Problem to solve:
Beginning with the first line, please repeat the entries exactly and end on the line that contains "family: Cricetidae".

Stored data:
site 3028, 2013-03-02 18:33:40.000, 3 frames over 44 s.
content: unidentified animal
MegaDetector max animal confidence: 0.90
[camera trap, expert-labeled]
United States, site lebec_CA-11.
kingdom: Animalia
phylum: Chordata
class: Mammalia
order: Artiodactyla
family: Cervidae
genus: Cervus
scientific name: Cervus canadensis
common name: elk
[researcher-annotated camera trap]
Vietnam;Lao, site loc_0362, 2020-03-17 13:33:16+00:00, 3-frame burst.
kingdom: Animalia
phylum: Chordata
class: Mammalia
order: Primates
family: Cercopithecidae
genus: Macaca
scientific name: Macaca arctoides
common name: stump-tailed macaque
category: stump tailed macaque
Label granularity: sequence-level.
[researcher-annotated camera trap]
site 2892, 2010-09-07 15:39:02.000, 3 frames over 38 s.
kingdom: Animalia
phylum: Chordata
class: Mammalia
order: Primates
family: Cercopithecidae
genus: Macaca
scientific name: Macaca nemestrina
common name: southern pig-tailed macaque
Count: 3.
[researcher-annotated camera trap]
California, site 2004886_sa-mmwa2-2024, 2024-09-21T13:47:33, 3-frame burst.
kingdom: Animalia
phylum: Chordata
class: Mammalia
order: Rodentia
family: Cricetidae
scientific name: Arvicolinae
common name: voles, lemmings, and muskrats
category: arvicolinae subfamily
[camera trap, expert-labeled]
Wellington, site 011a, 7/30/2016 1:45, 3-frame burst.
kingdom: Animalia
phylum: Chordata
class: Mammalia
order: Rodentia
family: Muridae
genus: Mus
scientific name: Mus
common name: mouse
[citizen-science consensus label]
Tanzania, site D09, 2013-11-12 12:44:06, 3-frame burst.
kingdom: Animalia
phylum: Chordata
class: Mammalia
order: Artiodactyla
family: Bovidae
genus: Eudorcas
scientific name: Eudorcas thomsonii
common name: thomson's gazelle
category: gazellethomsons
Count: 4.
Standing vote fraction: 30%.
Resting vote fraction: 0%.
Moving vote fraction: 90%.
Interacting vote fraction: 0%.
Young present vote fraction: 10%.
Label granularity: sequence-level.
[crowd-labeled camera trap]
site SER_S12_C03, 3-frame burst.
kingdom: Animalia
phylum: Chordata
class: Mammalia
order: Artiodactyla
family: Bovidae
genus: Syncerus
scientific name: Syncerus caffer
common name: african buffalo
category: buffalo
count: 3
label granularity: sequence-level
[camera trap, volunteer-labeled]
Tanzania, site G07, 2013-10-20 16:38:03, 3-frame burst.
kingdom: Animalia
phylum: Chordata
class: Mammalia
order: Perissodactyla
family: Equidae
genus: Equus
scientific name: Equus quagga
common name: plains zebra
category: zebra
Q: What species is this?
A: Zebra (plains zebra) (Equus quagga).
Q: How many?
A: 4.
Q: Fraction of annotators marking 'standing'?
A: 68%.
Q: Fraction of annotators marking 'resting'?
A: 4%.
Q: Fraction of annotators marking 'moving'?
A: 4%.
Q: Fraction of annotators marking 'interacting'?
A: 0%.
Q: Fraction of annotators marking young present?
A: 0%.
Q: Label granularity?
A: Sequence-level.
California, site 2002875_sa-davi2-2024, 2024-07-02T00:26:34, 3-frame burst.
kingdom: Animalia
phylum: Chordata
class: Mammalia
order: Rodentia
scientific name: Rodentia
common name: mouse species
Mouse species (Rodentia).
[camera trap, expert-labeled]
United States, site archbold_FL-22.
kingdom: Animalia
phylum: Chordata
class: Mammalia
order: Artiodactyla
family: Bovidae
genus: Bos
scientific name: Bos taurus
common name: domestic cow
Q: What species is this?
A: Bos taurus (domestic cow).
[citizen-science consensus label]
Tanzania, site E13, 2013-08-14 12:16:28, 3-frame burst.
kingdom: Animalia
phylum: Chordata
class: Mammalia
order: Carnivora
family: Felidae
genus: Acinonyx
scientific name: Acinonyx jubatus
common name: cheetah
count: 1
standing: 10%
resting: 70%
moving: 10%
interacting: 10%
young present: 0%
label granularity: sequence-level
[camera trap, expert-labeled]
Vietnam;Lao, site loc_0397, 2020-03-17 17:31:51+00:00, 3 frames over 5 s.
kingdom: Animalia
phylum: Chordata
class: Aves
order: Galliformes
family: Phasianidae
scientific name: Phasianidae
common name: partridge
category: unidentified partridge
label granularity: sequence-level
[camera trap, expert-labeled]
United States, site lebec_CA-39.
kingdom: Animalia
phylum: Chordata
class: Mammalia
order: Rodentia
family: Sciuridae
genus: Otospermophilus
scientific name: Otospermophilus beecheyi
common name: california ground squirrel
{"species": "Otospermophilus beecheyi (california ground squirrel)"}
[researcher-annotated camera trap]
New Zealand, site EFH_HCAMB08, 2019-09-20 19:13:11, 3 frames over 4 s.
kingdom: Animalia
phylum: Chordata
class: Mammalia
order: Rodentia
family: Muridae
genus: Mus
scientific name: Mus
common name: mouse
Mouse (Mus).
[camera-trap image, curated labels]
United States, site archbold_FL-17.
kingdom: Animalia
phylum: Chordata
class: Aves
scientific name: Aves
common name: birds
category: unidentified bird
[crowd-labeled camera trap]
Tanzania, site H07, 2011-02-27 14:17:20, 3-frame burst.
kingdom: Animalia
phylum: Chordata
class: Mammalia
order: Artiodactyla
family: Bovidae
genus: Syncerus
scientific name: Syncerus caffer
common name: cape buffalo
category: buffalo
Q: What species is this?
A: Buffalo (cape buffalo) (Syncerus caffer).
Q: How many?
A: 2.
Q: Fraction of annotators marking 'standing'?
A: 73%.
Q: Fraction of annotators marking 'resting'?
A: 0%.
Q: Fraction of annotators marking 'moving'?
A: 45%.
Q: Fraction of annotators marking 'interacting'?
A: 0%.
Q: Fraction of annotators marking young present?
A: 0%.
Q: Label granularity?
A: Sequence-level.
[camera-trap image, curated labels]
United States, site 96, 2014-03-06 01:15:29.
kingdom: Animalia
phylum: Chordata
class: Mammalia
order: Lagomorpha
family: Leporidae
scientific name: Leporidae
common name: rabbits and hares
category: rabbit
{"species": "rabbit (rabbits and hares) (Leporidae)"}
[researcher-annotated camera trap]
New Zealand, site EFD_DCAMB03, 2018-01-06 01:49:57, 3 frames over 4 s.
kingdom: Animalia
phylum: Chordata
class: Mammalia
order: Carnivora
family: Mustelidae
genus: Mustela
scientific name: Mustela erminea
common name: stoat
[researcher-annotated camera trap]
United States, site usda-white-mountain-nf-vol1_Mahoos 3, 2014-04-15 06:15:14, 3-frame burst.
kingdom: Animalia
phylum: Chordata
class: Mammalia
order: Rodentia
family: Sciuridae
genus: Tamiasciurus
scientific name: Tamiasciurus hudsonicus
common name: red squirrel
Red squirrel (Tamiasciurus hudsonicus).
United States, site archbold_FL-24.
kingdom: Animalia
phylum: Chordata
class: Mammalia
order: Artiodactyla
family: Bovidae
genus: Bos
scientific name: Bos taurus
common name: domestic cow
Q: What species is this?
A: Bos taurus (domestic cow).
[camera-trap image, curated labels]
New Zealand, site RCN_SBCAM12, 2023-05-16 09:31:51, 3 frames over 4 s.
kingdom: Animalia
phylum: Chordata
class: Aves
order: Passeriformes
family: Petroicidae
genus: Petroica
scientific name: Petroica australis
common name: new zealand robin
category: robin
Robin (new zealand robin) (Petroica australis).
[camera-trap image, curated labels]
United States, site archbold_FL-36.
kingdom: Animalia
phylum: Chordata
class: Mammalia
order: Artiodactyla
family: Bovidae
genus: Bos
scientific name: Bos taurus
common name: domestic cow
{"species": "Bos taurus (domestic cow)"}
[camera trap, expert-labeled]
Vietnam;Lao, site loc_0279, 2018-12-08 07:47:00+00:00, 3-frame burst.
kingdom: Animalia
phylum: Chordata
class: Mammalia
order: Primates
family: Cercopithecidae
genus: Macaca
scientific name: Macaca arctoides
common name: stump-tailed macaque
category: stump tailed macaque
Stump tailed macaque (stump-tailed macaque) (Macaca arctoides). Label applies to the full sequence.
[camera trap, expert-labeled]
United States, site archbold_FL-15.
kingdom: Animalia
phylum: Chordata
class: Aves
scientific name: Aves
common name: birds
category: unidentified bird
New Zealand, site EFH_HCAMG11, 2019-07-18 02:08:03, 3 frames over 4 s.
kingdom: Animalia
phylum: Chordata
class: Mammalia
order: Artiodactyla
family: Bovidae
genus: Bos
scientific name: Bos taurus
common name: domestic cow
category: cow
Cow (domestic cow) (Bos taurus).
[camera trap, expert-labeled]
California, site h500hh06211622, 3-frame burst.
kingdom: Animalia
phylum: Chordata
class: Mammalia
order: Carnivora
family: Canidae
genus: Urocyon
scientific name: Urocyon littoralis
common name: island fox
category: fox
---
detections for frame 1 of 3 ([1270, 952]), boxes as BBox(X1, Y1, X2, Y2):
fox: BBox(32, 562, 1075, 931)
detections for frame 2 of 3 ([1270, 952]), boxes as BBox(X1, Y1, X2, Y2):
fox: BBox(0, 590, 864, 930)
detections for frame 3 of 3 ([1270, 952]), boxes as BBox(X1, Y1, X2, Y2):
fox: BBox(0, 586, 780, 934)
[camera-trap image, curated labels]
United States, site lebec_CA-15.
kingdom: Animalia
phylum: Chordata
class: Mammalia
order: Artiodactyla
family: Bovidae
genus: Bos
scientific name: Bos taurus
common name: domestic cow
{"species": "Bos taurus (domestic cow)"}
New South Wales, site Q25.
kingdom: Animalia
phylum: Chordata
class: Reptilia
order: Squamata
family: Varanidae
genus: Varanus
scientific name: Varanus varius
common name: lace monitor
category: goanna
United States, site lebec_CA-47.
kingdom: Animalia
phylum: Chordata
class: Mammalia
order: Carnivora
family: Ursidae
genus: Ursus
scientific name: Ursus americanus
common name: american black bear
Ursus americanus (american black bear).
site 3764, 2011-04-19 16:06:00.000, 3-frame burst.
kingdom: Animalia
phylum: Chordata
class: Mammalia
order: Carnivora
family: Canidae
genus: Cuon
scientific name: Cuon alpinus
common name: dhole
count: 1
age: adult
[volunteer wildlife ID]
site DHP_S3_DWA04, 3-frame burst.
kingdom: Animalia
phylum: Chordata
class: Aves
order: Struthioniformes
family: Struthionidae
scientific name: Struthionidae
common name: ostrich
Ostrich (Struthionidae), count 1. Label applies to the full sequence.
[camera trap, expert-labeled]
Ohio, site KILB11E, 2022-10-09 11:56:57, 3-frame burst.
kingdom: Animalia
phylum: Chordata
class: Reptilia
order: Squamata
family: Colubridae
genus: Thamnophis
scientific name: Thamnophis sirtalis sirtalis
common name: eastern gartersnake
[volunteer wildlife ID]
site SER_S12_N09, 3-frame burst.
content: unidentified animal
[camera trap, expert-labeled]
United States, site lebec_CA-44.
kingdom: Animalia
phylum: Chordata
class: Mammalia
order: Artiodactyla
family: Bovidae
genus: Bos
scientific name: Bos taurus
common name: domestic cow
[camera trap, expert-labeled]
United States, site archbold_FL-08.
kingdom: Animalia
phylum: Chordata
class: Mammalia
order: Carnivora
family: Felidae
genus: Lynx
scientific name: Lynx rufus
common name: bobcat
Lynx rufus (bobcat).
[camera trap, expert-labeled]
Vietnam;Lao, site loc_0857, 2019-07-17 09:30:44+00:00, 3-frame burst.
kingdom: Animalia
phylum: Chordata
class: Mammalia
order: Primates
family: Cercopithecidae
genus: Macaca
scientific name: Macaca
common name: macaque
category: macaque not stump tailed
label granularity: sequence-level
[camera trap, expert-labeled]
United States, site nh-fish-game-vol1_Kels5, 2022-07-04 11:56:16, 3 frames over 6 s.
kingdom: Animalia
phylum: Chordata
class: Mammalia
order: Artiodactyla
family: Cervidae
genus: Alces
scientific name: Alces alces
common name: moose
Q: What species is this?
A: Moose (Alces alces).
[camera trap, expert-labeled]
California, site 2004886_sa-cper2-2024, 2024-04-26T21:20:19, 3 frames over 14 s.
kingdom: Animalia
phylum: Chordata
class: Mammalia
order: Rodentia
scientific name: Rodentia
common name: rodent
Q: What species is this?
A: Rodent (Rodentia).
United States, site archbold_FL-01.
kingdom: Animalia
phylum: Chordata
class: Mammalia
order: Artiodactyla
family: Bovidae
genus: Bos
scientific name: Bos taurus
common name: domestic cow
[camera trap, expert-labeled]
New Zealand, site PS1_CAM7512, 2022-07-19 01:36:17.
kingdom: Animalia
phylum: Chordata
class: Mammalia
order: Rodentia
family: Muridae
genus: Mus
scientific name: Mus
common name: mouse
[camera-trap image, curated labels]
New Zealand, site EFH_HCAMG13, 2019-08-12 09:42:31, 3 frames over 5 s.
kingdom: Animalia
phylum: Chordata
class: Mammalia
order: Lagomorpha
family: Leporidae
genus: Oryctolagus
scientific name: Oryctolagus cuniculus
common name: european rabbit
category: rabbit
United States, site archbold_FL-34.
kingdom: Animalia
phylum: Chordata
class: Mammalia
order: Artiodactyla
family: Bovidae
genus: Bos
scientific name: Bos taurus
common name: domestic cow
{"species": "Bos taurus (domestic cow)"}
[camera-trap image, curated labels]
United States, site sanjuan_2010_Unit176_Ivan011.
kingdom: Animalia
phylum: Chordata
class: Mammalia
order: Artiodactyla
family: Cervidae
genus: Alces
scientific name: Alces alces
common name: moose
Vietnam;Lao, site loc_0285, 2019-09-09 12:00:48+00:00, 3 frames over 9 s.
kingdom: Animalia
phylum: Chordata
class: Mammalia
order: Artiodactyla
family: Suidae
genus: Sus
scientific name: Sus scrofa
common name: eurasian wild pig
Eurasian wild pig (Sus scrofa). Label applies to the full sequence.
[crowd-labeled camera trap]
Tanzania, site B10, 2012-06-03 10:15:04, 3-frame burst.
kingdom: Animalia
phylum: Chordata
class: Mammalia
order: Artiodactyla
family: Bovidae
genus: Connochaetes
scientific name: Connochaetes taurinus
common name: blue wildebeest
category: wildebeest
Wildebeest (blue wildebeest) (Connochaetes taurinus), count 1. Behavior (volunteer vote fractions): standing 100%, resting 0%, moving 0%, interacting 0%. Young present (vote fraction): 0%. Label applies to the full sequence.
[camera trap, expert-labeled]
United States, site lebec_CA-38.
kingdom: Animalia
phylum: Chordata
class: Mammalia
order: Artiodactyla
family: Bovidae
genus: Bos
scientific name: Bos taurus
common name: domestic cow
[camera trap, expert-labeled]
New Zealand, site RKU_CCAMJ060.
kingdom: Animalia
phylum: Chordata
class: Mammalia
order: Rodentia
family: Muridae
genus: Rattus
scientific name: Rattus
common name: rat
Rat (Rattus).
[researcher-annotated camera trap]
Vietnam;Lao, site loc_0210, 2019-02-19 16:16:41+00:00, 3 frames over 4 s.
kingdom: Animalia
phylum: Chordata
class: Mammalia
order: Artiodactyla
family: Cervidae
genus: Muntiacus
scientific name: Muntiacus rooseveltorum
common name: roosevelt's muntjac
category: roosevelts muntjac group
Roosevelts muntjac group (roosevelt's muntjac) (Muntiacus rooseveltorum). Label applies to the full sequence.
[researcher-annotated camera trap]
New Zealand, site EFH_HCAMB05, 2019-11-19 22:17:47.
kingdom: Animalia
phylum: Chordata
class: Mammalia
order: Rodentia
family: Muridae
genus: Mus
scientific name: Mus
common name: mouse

Answer section:
site 3028, 2013-03-02 18:33:40.000, 3 frames over 44 s.
content: unidentified animal
MegaDetector max animal confidence: 0.90
[camera trap, expert-labeled]
United States, site lebec_CA-11.
kingdom: Animalia
phylum: Chordata
class: Mammalia
order: Artiodactyla
family: Cervidae
genus: Cervus
scientific name: Cervus canadensis
common name: elk
[researcher-annotated camera trap]
Vietnam;Lao, site loc_0362, 2020-03-17 13:33:16+00:00, 3-frame burst.
kingdom: Animalia
phylum: Chordata
class: Mammalia
order: Primates
family: Cercopithecidae
genus: Macaca
scientific name: Macaca arctoides
common name: stump-tailed macaque
category: stump tailed macaque
Label granularity: sequence-level.
[researcher-annotated camera trap]
site 2892, 2010-09-07 15:39:02.000, 3 frames over 38 s.
kingdom: Animalia
phylum: Chordata
class: Mammalia
order: Primates
family: Cercopithecidae
genus: Macaca
scientific name: Macaca nemestrina
common name: southern pig-tailed macaque
Count: 3.
[researcher-annotated camera trap]
California, site 2004886_sa-mmwa2-2024, 2024-09-21T13:47:33, 3-frame burst.
kingdom: Animalia
phylum: Chordata
class: Mammalia
order: Rodentia
family: Cricetidae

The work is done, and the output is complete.